* [What is being asked]: Recast the lines of the records, from the line containing "At what distance are" through the end of the records, as a Markdown table with the columns Row and Line, numbering each line and leaving out blank lines.

================

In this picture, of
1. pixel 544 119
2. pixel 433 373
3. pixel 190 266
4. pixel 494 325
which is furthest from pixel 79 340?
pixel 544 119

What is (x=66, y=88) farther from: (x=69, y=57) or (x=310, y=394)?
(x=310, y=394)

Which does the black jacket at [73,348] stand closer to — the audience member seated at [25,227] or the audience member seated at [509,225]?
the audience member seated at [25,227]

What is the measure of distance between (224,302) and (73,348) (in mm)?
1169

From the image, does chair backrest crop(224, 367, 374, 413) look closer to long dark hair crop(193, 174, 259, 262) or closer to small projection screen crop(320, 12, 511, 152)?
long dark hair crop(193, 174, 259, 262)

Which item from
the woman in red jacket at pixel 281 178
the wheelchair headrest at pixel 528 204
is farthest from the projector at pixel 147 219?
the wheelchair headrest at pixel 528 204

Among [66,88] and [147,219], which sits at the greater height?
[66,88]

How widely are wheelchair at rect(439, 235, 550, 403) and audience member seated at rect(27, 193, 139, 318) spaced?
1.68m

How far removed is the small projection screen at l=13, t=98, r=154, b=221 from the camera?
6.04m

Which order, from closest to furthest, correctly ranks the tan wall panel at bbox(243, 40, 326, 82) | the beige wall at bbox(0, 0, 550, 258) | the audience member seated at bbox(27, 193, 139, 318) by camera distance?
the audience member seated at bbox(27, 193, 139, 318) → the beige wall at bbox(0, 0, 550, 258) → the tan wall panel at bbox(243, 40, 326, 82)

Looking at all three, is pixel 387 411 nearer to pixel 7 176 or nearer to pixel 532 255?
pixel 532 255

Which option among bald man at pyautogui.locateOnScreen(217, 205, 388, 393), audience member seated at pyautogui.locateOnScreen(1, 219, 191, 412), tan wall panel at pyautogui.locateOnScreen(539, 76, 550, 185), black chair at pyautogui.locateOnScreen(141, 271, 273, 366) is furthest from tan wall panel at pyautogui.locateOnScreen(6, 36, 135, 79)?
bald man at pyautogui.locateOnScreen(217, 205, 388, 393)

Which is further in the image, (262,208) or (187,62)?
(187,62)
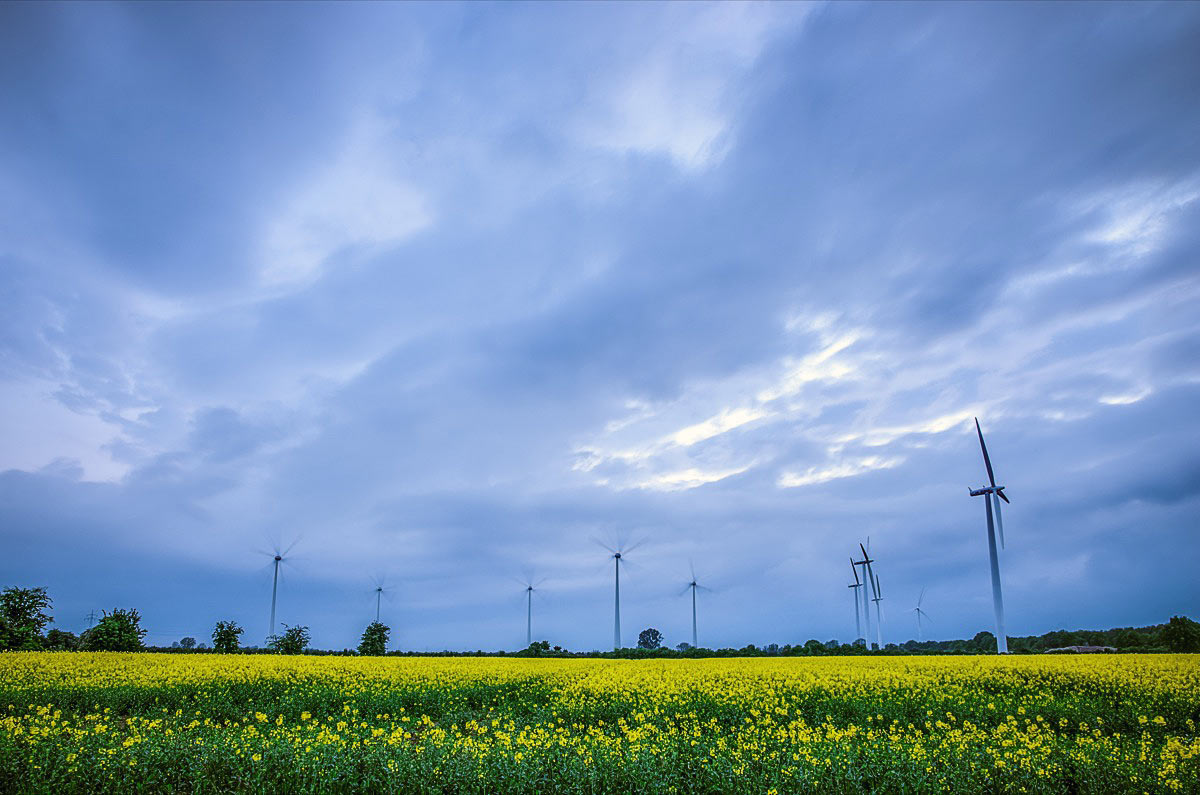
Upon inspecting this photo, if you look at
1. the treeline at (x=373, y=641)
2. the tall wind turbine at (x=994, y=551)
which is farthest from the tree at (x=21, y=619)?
the tall wind turbine at (x=994, y=551)

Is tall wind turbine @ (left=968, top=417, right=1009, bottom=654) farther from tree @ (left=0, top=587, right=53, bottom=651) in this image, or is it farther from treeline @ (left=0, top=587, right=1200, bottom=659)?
tree @ (left=0, top=587, right=53, bottom=651)

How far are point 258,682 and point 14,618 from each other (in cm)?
2573

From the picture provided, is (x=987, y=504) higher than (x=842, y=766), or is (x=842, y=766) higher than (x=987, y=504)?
(x=987, y=504)

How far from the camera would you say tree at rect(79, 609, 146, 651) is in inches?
1587

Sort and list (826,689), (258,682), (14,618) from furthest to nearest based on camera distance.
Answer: (14,618)
(258,682)
(826,689)

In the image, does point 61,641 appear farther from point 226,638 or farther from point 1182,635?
point 1182,635

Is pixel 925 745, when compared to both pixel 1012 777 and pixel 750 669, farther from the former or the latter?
pixel 750 669

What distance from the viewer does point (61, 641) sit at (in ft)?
135

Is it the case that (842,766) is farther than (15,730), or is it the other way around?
(15,730)

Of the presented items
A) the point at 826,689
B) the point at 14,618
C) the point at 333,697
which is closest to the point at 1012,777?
the point at 826,689

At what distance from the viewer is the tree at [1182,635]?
157 ft

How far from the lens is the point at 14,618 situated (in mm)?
37500

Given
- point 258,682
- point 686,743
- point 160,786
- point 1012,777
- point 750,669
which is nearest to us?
point 1012,777

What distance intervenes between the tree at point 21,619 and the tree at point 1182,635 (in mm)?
76170
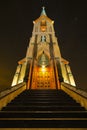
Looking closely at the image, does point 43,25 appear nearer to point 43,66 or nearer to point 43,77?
point 43,66

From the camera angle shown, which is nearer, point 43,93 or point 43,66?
point 43,93

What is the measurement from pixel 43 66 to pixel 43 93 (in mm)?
8161

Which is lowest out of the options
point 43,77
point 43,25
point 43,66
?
point 43,77

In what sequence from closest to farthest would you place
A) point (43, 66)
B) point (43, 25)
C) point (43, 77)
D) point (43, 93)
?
point (43, 93) < point (43, 77) < point (43, 66) < point (43, 25)

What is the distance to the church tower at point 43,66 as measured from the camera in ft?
37.8

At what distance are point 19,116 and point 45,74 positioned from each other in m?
10.6

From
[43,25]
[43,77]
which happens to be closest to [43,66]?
[43,77]

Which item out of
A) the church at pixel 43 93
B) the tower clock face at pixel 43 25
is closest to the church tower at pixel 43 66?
the church at pixel 43 93

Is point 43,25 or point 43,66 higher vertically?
point 43,25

================

* [Solved exercise]:
| Row | Line |
|---|---|
| 1 | At what distance are point 19,116 and point 45,74 positioned from each other in m? |
| 2 | 10.6 |
| 3 | From |
| 4 | [43,25] |
| 5 | [43,77] |
| 6 | which happens to be closest to [43,66]? |
| 7 | [43,77] |
| 8 | Which item out of |
| 9 | A) the church at pixel 43 93 |
| 10 | B) the tower clock face at pixel 43 25 |
| 11 | is closest to the church tower at pixel 43 66? |
| 12 | the church at pixel 43 93 |
| 13 | Is point 43,25 or point 43,66 higher vertically? |
| 14 | point 43,25 |